Dix ans après les émeutes: entre la police et les jeunes de banlieues, "la défiance existe toujours"

ENQUETE RMC -Le 27 octobre 2005, deux adolescents de Clichy-sous-Bois mourraient en essayant d’échapper à la police. Une mort tragique, suivie de violentes émeutes urbaines. Dix ans plus tard, RMC s'est rendue à Aulnay-sous-Bois (Seine-Saint-Denis) pour voir si, depuis, les relations entre les jeunes de ces quartiers populaires et la police ont évolué.
Il y a 10 ans, après Clichy-Sous-Bois, les émeutes gagnaient les villes voisines de Seine-Saint-Denis. Avec toujours le même scénario: un face à face très tendu chaque nuit entre jeunes habitants des quartiers populaires et forces de l'ordre. Des affrontements qui durent plusieurs heures avec, à chaque fois, un lourd bilan matériel. Au choc de la mort de Zyed et Bouna s'ajoute, quelques jours plus tard, les revendications d'une génération qui assure vivre sous une pression policière, à cause notamment de contrôles d'identité répétés.
Mais, dix ans après, les relations entre les forces de l'ordre et ces jeunes des quartiers populaires ont-elles évolué?
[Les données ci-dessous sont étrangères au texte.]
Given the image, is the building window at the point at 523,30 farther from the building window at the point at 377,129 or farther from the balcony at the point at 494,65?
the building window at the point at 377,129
RMC s'est rendue avec un policier de la BAC 93 (la Brigade anti-criminalité de Seine-Saint-Denis) à Aulnay-sous-Bois et a constaté que ces relations demeuraient encore très tendues… Ainsi, il suffit de prononcer le mot "police" sur un terrain de basket au pied d'un immeuble pour que la discussion s'anime.
"C'est comme un petit jeu"
"Moi, j'ai une mauvais image de la police aujourd'hui, assure un jeune. Ils ne nous respectent pas quand ils viennent. Ils nous tutoient, nous parlent mal, avec dédain. Ils nous prennent de haut. Donc je ne vois pas pourquoi nous devrions ensuite les respecter". Et un autre de surenchérir. "Parfois, on ne fait rien. On marche juste dans la rue et ils nous interpellent". "C'est comme un petit jeu en fait. C'est le chien et le chat, estime encore un autre. Eux, ils nous parlent mal. On ne va pas venir et leur parler gentiment, c'est normal".
Ces joueurs de basket ont en moyenne 17 ans. Des lycéens comme eux, Fabrice (le prénom a été modifié car tenu au devoir de réserve ce policier doit rester anonyme, ndlr) en croise tous les jours. "La défiance existe toujours, assure-t-il. Ce sont des regards, des mots… Mais nous sommes formés et habitués à ne pas y répondre. Il y a malgré tout, parfois, des situations beaucoup plus violentes où, sans raison, des policiers sont pris à partie de manière gratuite. La simple patrouille qui passe peut se faire assaillir à coups de boules de pétanque ou de cocktails Molotov".
Promesse non tenue
Depuis les émeutes de 2005, Fabrice l'assure les policiers ne travaillent plus de la même façon: "Prenons l'exemple d'une course poursuite. Il faut savoir que, quand bien même une infraction a été commise, une course poursuite avec un deux-roues est systématiquement stoppée par l'état-major parce qu'il craint un accident, un embrasement des cités."
A noter que, dans les quartiers populaires, selon un sondage publié en 2013, près de deux mineurs sur trois déclarent se méfier des forces de l'ordre. Pour rassurer cette jeunesse, François Hollande s'était engagé durant sa campagne à lutter contre les contrôles au faciès. Une promesse non tenue pour le moment selon de nombreuses associations.